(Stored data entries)
****************

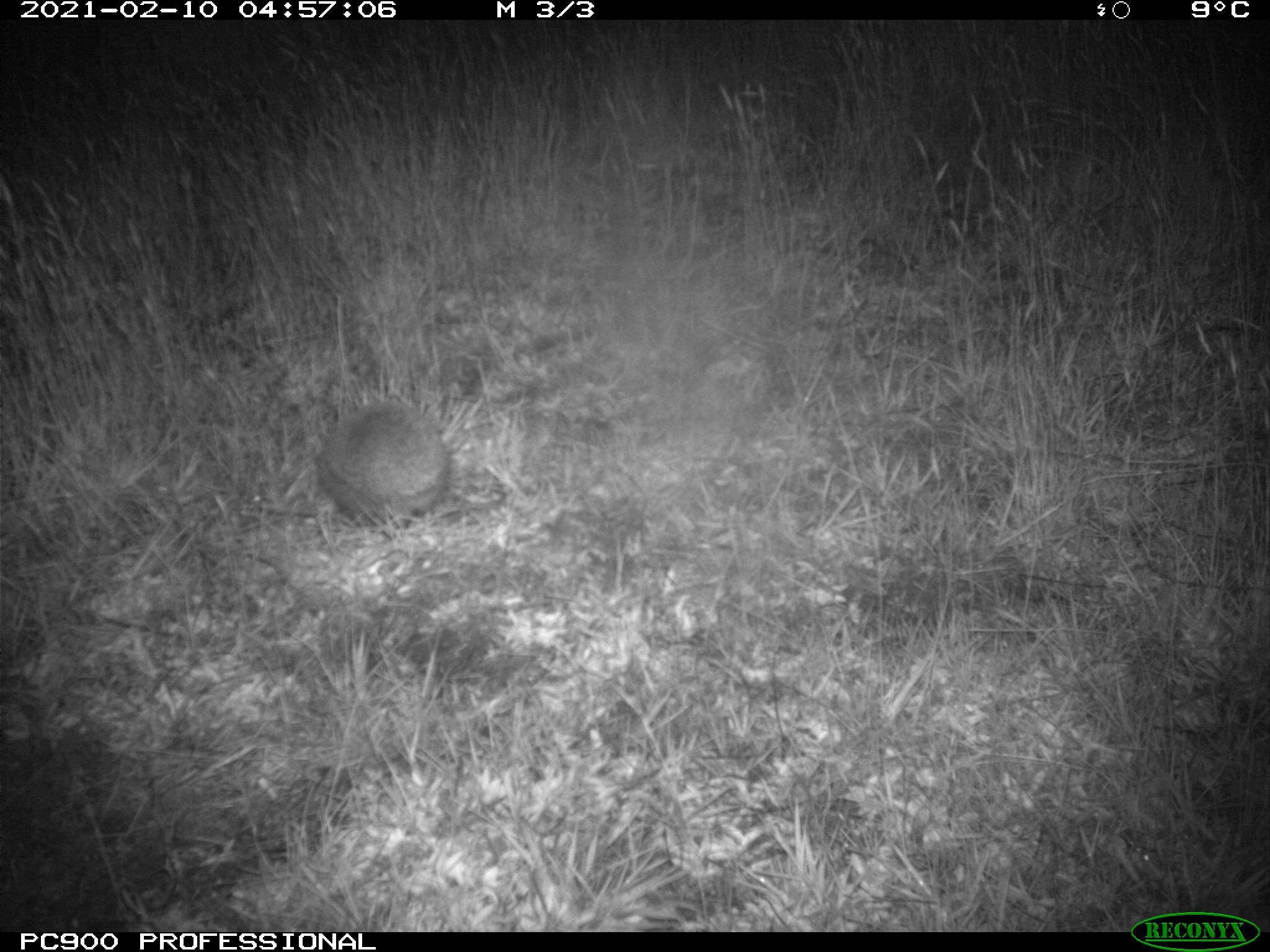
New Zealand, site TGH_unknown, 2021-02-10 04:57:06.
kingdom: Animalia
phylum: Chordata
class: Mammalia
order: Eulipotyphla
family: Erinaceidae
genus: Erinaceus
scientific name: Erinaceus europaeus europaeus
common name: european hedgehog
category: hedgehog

****************

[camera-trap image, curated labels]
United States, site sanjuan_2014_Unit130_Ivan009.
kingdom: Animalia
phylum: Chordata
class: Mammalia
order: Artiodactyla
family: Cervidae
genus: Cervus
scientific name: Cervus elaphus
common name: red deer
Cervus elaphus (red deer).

****************

**Directions**
Look above for the line containing "New Zealand, site". Output from there through the line containing "category: hedgehog", exactly and inclusively.

**Task response**
New Zealand, site TGH_unknown, 2021-02-10 04:57:06.
kingdom: Animalia
phylum: Chordata
class: Mammalia
order: Eulipotyphla
family: Erinaceidae
genus: Erinaceus
scientific name: Erinaceus europaeus europaeus
common name: european hedgehog
category: hedgehog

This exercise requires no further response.